Działki niszczały, więc ich zarządca postanowił je.... rozdać. W myśl zasady: kto pierwszy ten lepszy. Takie rzeczy we Wrocławiu.
Część ogrodów działkowych na wrocławskim Wojnowie od ponad 20 lat nie ma właściciela. Nowy zarząd postanowił to zmienić. Na efekty nie trzeba było długo czekać: w ciągu miesiąca ogród pozyskał stu nowych działkowców.
- Miesiąc temu mieliśmy do rozdania około 180 działek, które nie miały właściciela i po prostu niszczały. Znaleźliśmy wielu chętnych, ale nadal 60 ogrodów, położonych w pięknych okolicznościach przyrody, czeka na swoich opiekunów - mówi Radosław Bąk, prezes ROD Wojnów.
I podkreśla, że wszystkie działki znajdują się w urokliwej okolicy na uboczu Wrocławia.

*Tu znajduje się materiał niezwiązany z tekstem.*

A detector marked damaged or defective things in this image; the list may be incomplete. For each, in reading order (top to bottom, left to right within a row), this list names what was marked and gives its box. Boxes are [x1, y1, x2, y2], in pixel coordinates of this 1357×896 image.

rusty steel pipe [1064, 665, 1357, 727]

W dodatku, na niektórych ogródkach, stają altanki, które można sobie zagospodarować.
Za darmo, ale z opłatą stałą
Wcześniej takiej działki nie można było otrzymać za darmo. Musiała zebrać się specjalna komisja, która chodziła po ogródkach i wyceniała wartość każdego z nich. Dla chętnego kupca mógł być to koszt nawet kilku tysięcy złotych, teraz ta kwota zmniejszyła się wielokrotnie.
- Nie zgodziłem się na to, aby pobierać opłaty za działki, skoro przez tyle lat nie można było znaleźć nowych właścicieli. Nie możemy jedynie zrezygnować z jednorazowej opłaty wpisowej na rzecz Polskiego Związku Działkowców, która wynosi 180 złotych oraz miesięcznej opłaty w wysokości 11,75 złotych za korzystanie z ogródka o średniej wielkości 300 m2 - tłumaczy Bąk.

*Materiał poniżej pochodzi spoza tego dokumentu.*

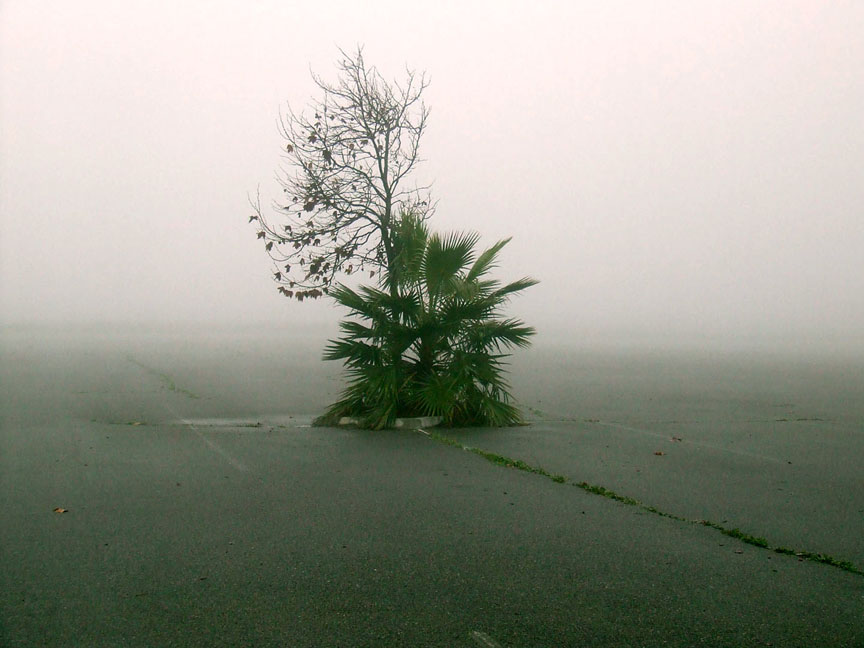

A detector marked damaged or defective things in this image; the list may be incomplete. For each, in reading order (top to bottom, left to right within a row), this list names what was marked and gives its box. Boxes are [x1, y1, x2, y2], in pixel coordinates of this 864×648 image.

cracked asphalt [0, 330, 860, 648]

I dodaje, że droga do dołączenia do grona działkowców jest bardzo prosta. Nie trzeba być nawet zameldowanym we Wrocławiu.
- Właściwie wystarczy przyjść, wybrać i zarezerwować działkę, a następnie podpisać umowę. Nie wymagamy niczego szczególnego, każdy może prowadzić ogródek tak, jak lubi. Może go wykorzystać w celach rekreacyjnych albo uprawiać warzywa i owoce - wyjaśnia Bąk.